Fizeram parte da mesa de autoridades o Subprocurador-Geral de Justiça Administrativo do MPRO, Marcelo Lima de Oliveira; o titular da 13ª Promotoria de Justiça (Saúde Estadual), Leandro da Costa Gandolfo; a titular da 12ª Promotoria de Justiça (Saúde Municipal), Rosângela Marsaro Protti; Juiz do TJRO, Edenir Sebastião Albuquerque da Rosa; Defensor Público e Coordenador do Núcleo de Atenção à Saúde DPE-RO, Sérgio Muniz Neves; Médica Ginecologista, Ida Peréa Monteiro; Secretário de Estado da Saúde, Edilton Oliveira dos Santos; Secretária Municipal de Saúde, Sandra Maria Pettilo e o Procurador do Estado Igor Almeida da Silva Marinho.
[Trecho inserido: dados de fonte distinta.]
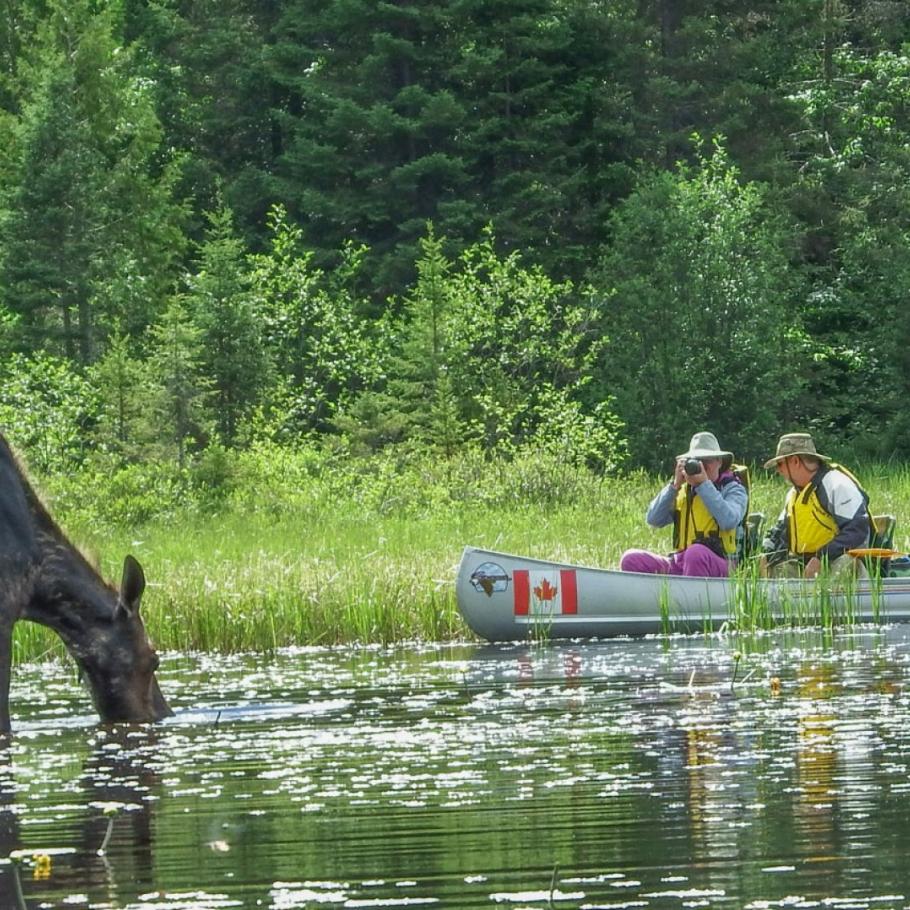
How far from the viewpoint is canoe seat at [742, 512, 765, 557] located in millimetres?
13752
Na programação, o evento contou com quatro palestras. A primeira, "Mortalidade Materna no Brasil: Por que as mulheres continuam morrendo por causas evitáveis?", foi apresentada pelo médico obstetra Marcos Nakamura Pereira, docente da Escola Nacional de Saúde Pública (Fiocruz). Em seguida, a presidente da Associação de Obstetrícia e Ginecologia de Rondônia (Assogiro), Ida Peréa, ministrou a palestra "Panorama atual da mortalidade materna".
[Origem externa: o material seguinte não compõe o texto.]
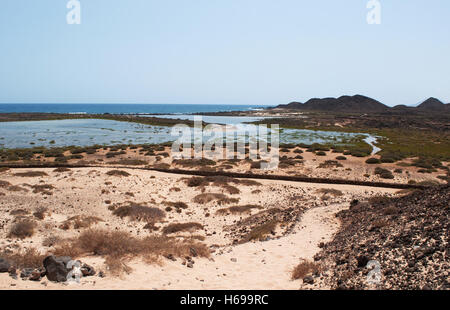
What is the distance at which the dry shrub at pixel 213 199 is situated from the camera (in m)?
23.0

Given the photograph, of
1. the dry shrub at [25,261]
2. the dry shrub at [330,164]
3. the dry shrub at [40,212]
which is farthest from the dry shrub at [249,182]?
the dry shrub at [25,261]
A terceira exposição, "10 Passos do Cuidado Obstétrico para Redução da Mortalidade Materna: Panorama Atual", foi realizada de forma remota por Cleuzieli Moraes dos Santos, do Ministério da Saúde. A programação incluiu ainda a palestra "Boas práticas e parcerias para redução da mortalidade materna", conduzida pelo promotor de Justiça Leandro da Costa Gandolfo, com participação do assessor técnico do Tribunal de Contas de Rondônia, Guilherme Vilela, e do auditor Raimundo Paulo Dias Barros Vieira.
Dados mostram cenário
Os dados apresentados no encontro indicam que o Brasil registrou 1.326 mortes maternas em 2024 e 1.157 em 2025, sendo este último número ainda provisório. No mesmo período, foram registrados 1.450 casos de feminicídio em 2024 e 1.568 em 2025. Mortalidade materna é quando uma mulher morre por causa de problemas na gravidez, no parto ou logo depois que o bebê nasce. Feminicídio é quando uma mulher é morta em razão de ser mulher.
O promotor de Justiça Leandro Gandolfo explicou que apesar de alarmantes, os números sobre a mortalidade materna ainda são pouco debatidos. "Convocamos diversos colaboradores, pessoas e órgãos envolvidos nesse tema, com o objetivo de promover a compreensão da mortalidade materna e de que forma podemos enfrentar esse problema que apresenta um número de vítimas equivalente ou superior ao feminicídio", diz.